- Born: 1944 (age 81–82) Toledo, Ohio. U.S.
- Education: Pratt Institute (MFA)
- Occupation: Photographer
- Known for: Almost Grown and Teenage, specifically "Priscilla"

= Joseph Szabo (photographer) =

American photographer

Joseph Szabo (born 1944) is an American photographer whose work is about adolescence.

==Life and career==
Szabo was born in Toledo, Ohio. He studied photography at the Pratt Institute where he received his MFA. He taught photography at Malverne High School in Long Island, New York from 1972 to 1999 and he continues to teach at the International Centre of Photography (ICP). Szabo is the recipient of a National Endowment for the Arts Fellowship and his work resides in the permanent collections of the Metropolitan Museum of Art, Yale University, ICP and the Bibliothèque nationale in Paris.
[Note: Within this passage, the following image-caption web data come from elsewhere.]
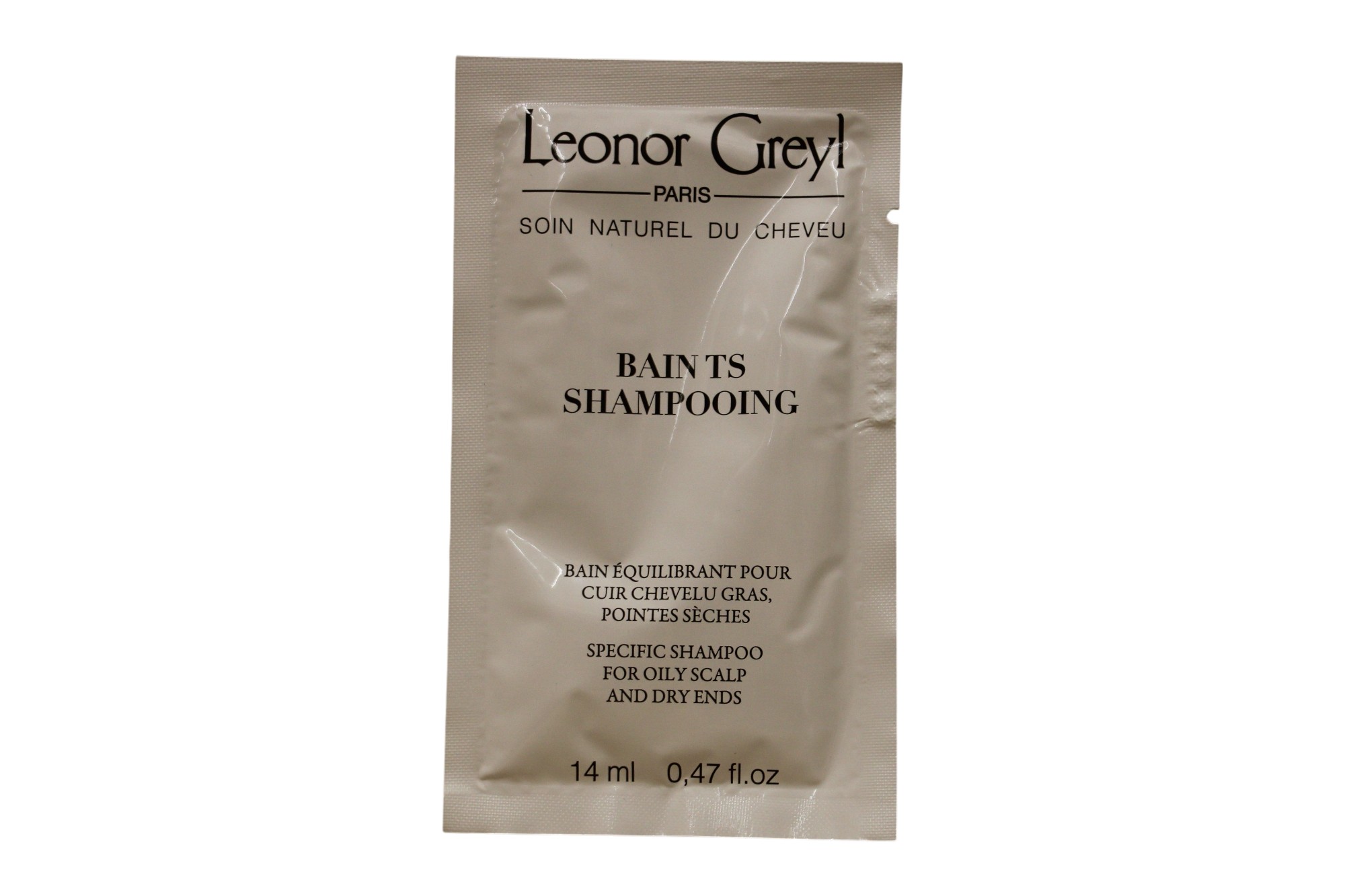 leonor-greyl-bain-ts-hair-shampoo-balancing-14-ml-sample-1781690296 Leonor Greyl, Bain Ts, Hair Shampoo, Balancing, 14 ml *Sample – Image 1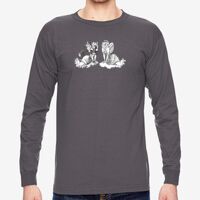 Unisex USA Made Heavyweight Long-Sleeve T-Shirt Thumbnail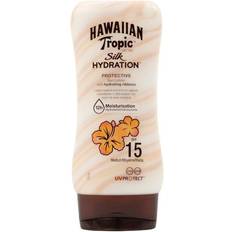 Hawaiian Tropic Sonnenschutz & Selbstbräuner Hawaiian Tropic Silk Hydration Protective Sun Lotion SPF15 180ml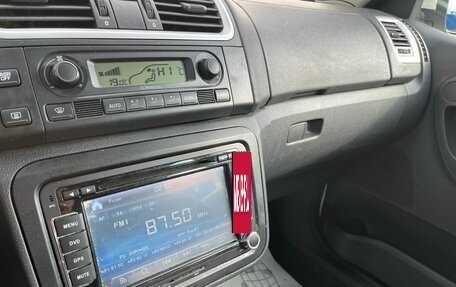 Skoda Fabia II, 2009 год, 499 000 рублей, 10 фотография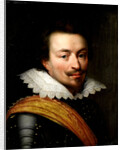 Portrait of Jan the Younger, Count of Nassau-Siegen, Count John VIII of Nassau-Siegen by Workshop of Jan Antonisz van Ravesteyn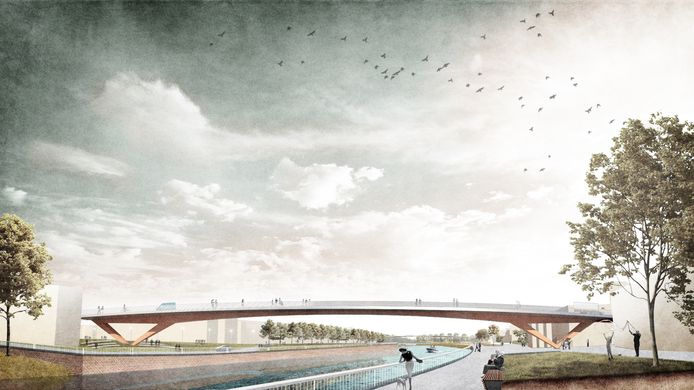 De werken voor de nieuwe Leiebrug starten volgend jaar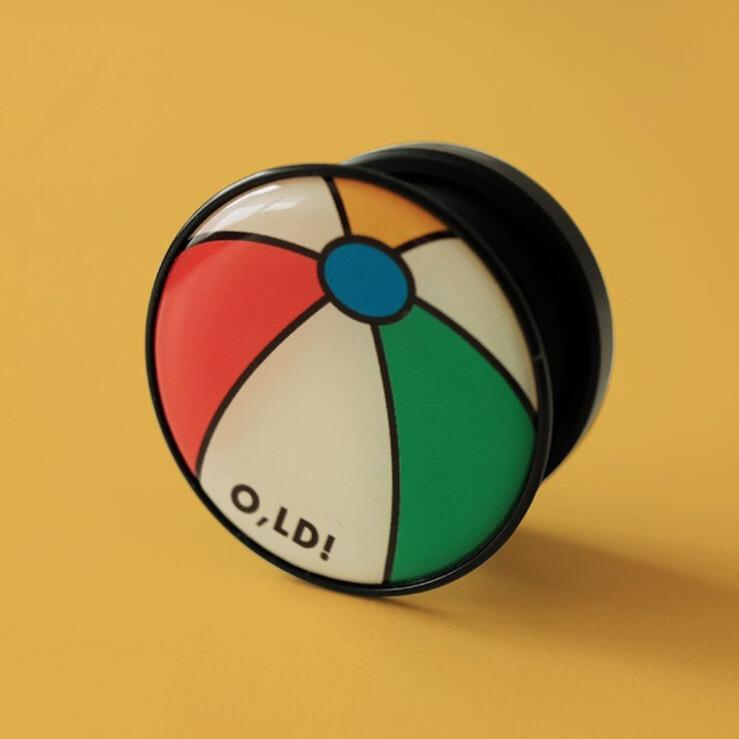 O,LD! PopGrip 20 summer (2 Colors)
He is most notable for his photographs of American youth taken during the 1970s and collected in the books Almost Grown and Teenage. His photograph "Priscilla" was featured as the cover of alternative rock band Dinosaur Jr's 1991 album Green Mind. Szabo made a body of work on Rolling Stones fans photographed at a concert in Philadelphia in 1978.
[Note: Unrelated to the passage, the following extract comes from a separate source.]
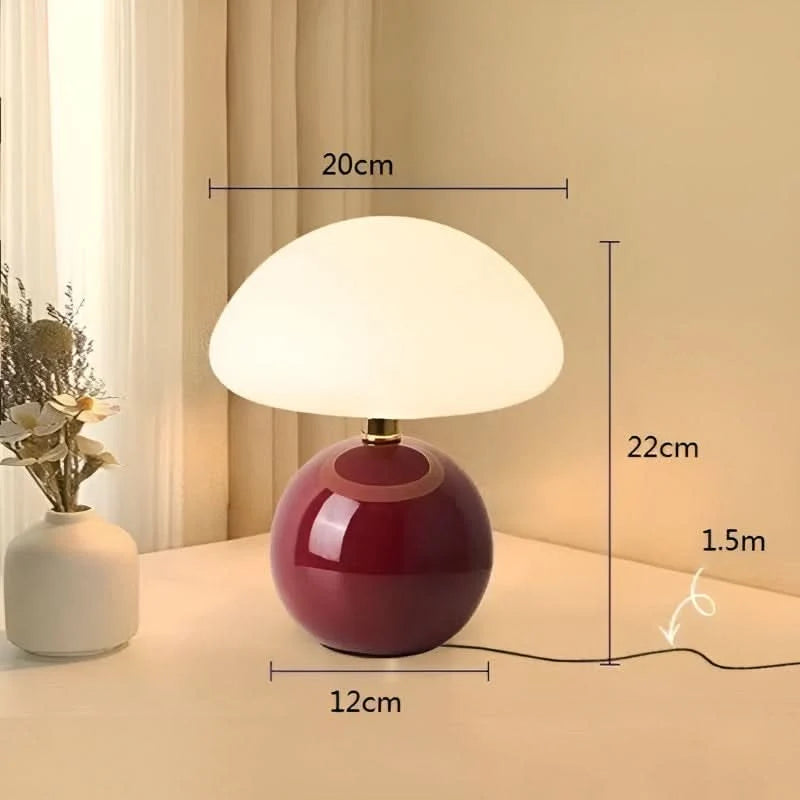 Accent Lamp Adjustable Brightness Compact Mid-Century Modern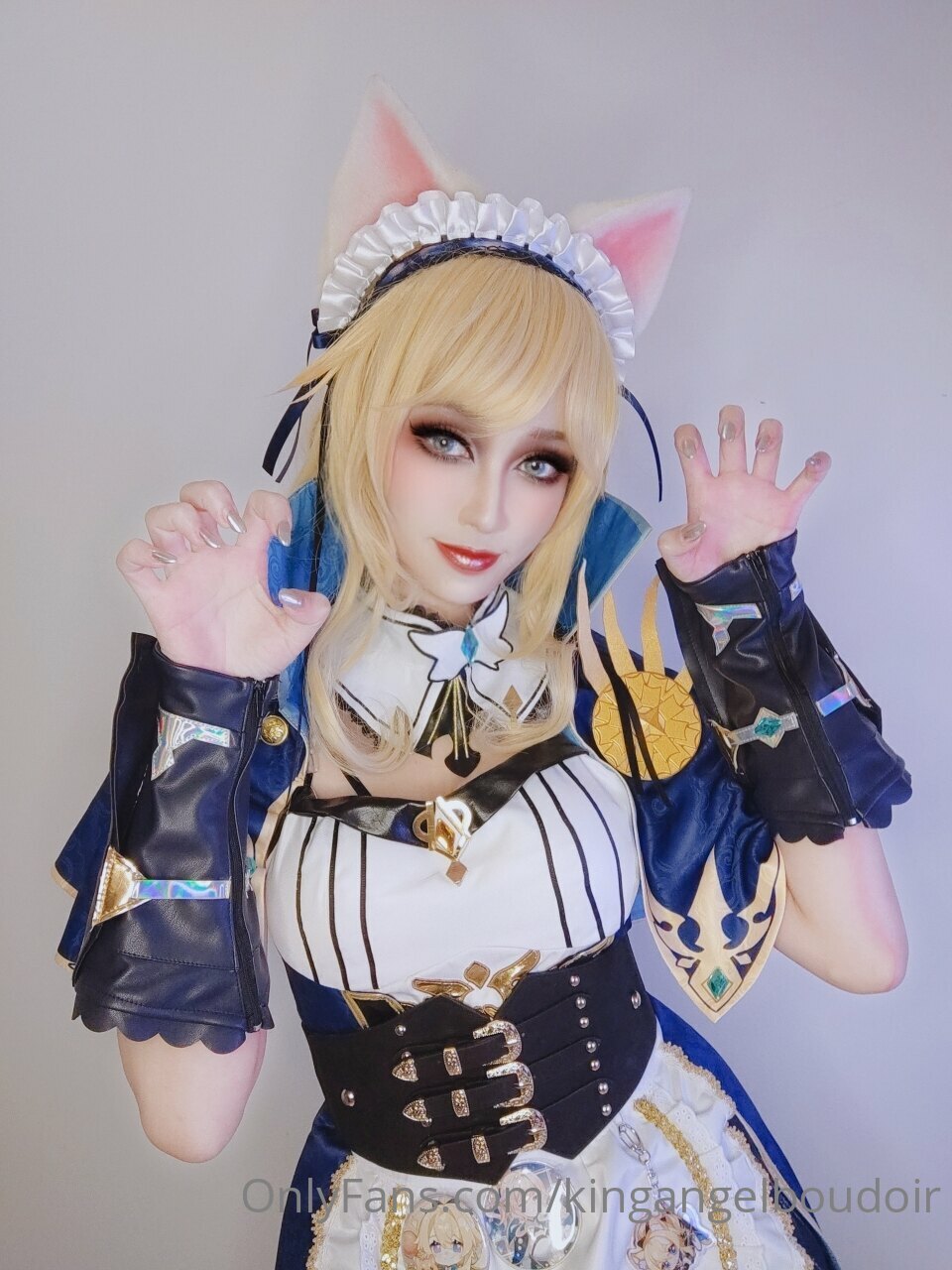 ᑕ ᑐ King Angel - Neko Maid Jean 2024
He currently lives in Amityville, New York with his wife Nancy.

==Publications==
===Publications by Szabo===
- Almost Grown. 1978. New York: Harmony. ISBN 0-517-53327-8. Photographs by Szabo and poetry collected by Alan Ziegler. With a foreword by Cornell Capa.
- Teenage. Greybull, 2003. ISBN 978-0972778879.
- Rolling Stones Fans. PAMbook, 2007. ISBN 978-0980369601. Paperback.
  - Rolling Stones Fans. Damiani, 2015. ISBN 978-8862083997. Hardback.
- Jones Beach. Harry N. Abrams, 2010. ISBN 978-0810980167. With a foreword by Bruce Weber and an introduction by Vince Aletti.
- Lifeguard. Damiani, 2018. ISBN 978-8862085427.